The best way to tell what kind of wildcards can be used right now is to look at the examples.html page in discovery for a given dataset (http://api.census.gov/data/2010/sf1/examples.html) The first example shows the broadest use of wildcards allowed for that each hierarchy. Since you see tract in the example, you can know you must use tract.

With that, we need to decide how we'd like to proceed. Do we also want to restrict this behavior and produce an error, or do we want to query all the tracts in the county, submit each tract query separately, and compile/return?

dkyleward commented 8 years ago

I can see reasons for either approach. Playing nicely with the Census API would suggest that you trap it instead of work around it. If you decide to work around it, it would be nice to include a warning that downloading that many records takes a long time.

Originally, I worked around it by submitting all the block IDs, but I took Greg's advice and just sampled 1500 blocks instead. I didn't really need that many blocks, and the time required was too long.

gregmacfarlane commented 8 years ago

Does this mean the API never returns * blocks when at a county? If we know what their rules are then we can write good error handling.

josiekre commented 8 years ago

You have to specify the tract to get * blocks to return. So yes to your question. If you request * blocks and only the county, you'll get an error.

dkyleward commented 7 years ago

I remain immensely impressed with this package! However, I'm running into a problem. It may be related to this issue, so I'm putting here. I can always move it if desired. Anyway:

Here is a code block that works. I'm pulling size data for three counties in Florida.

····················

§ **Problems to solve**
(1) Rewrite the Census API thread from "With that, we" through "was too long.", changing "records" to "rows".
(2) According to the Census API thread, what must be specified for * blocks to be returned?
The items that follow come from a separate source.

§ **Excerpted records**
····················

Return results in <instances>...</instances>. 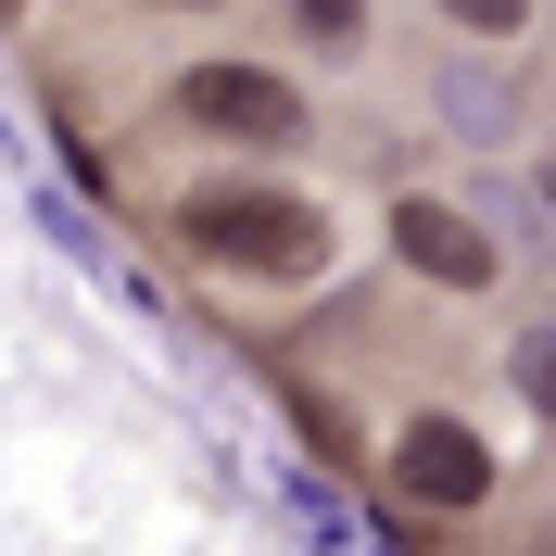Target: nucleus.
I'll return each mask as SVG.
<instances>
[{"label":"nucleus","mask_w":556,"mask_h":556,"mask_svg":"<svg viewBox=\"0 0 556 556\" xmlns=\"http://www.w3.org/2000/svg\"><path fill=\"white\" fill-rule=\"evenodd\" d=\"M177 241L241 266V278H316L329 266V215L291 203V190H253V177H215V190L177 203Z\"/></svg>","instance_id":"f257e3e1"},{"label":"nucleus","mask_w":556,"mask_h":556,"mask_svg":"<svg viewBox=\"0 0 556 556\" xmlns=\"http://www.w3.org/2000/svg\"><path fill=\"white\" fill-rule=\"evenodd\" d=\"M443 26H468V38H519L531 26V0H430Z\"/></svg>","instance_id":"423d86ee"},{"label":"nucleus","mask_w":556,"mask_h":556,"mask_svg":"<svg viewBox=\"0 0 556 556\" xmlns=\"http://www.w3.org/2000/svg\"><path fill=\"white\" fill-rule=\"evenodd\" d=\"M392 253H405L417 278H443V291H493V241H481L455 203H430V190L392 203Z\"/></svg>","instance_id":"20e7f679"},{"label":"nucleus","mask_w":556,"mask_h":556,"mask_svg":"<svg viewBox=\"0 0 556 556\" xmlns=\"http://www.w3.org/2000/svg\"><path fill=\"white\" fill-rule=\"evenodd\" d=\"M544 203H556V165H544Z\"/></svg>","instance_id":"6e6552de"},{"label":"nucleus","mask_w":556,"mask_h":556,"mask_svg":"<svg viewBox=\"0 0 556 556\" xmlns=\"http://www.w3.org/2000/svg\"><path fill=\"white\" fill-rule=\"evenodd\" d=\"M519 392L556 417V329H531V342H519Z\"/></svg>","instance_id":"0eeeda50"},{"label":"nucleus","mask_w":556,"mask_h":556,"mask_svg":"<svg viewBox=\"0 0 556 556\" xmlns=\"http://www.w3.org/2000/svg\"><path fill=\"white\" fill-rule=\"evenodd\" d=\"M165 114H177V127H203V139H241V152H291V139H304L291 76H266V64H190V76L165 89Z\"/></svg>","instance_id":"f03ea898"},{"label":"nucleus","mask_w":556,"mask_h":556,"mask_svg":"<svg viewBox=\"0 0 556 556\" xmlns=\"http://www.w3.org/2000/svg\"><path fill=\"white\" fill-rule=\"evenodd\" d=\"M392 493H405V506H443V519H468V506L493 493L481 430H468V417H405V443H392Z\"/></svg>","instance_id":"7ed1b4c3"},{"label":"nucleus","mask_w":556,"mask_h":556,"mask_svg":"<svg viewBox=\"0 0 556 556\" xmlns=\"http://www.w3.org/2000/svg\"><path fill=\"white\" fill-rule=\"evenodd\" d=\"M291 26H304L316 51H354V38H367V0H291Z\"/></svg>","instance_id":"39448f33"}]
</instances>
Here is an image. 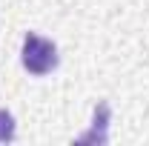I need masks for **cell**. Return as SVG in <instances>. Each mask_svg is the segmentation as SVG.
Here are the masks:
<instances>
[{"label": "cell", "mask_w": 149, "mask_h": 146, "mask_svg": "<svg viewBox=\"0 0 149 146\" xmlns=\"http://www.w3.org/2000/svg\"><path fill=\"white\" fill-rule=\"evenodd\" d=\"M20 60H23V69L32 74H49L57 66V46L46 37L29 35L23 37V49H20Z\"/></svg>", "instance_id": "6da1fadb"}, {"label": "cell", "mask_w": 149, "mask_h": 146, "mask_svg": "<svg viewBox=\"0 0 149 146\" xmlns=\"http://www.w3.org/2000/svg\"><path fill=\"white\" fill-rule=\"evenodd\" d=\"M106 126H109V106H106V103H97V106H95V126H92V132L80 135L77 140H80V143H106V140H109Z\"/></svg>", "instance_id": "7a4b0ae2"}, {"label": "cell", "mask_w": 149, "mask_h": 146, "mask_svg": "<svg viewBox=\"0 0 149 146\" xmlns=\"http://www.w3.org/2000/svg\"><path fill=\"white\" fill-rule=\"evenodd\" d=\"M15 132H17V126H15V117H12V112L0 109V143H9V140H15Z\"/></svg>", "instance_id": "3957f363"}]
</instances>
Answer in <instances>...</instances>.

····················

§ **Results of the exercise**
(1)
With that, we need to decide how we'd like to proceed. Do we also want to restrict this behavior and produce an error, or do we want to query all the tracts in the county, submit each tract query separately, and compile/return?

dkyleward commented 8 years ago

I can see reasons for either approach. Playing nicely with the Census API would suggest that you trap it instead of work around it. If you decide to work around it, it would be nice to include a warning that downloading that many rows takes a long time.

Originally, I worked around it by submitting all the block IDs, but I took Greg's advice and just sampled 1500 blocks instead. I didn't really need that many blocks, and the time required was too long.

(2) The tract must be specified.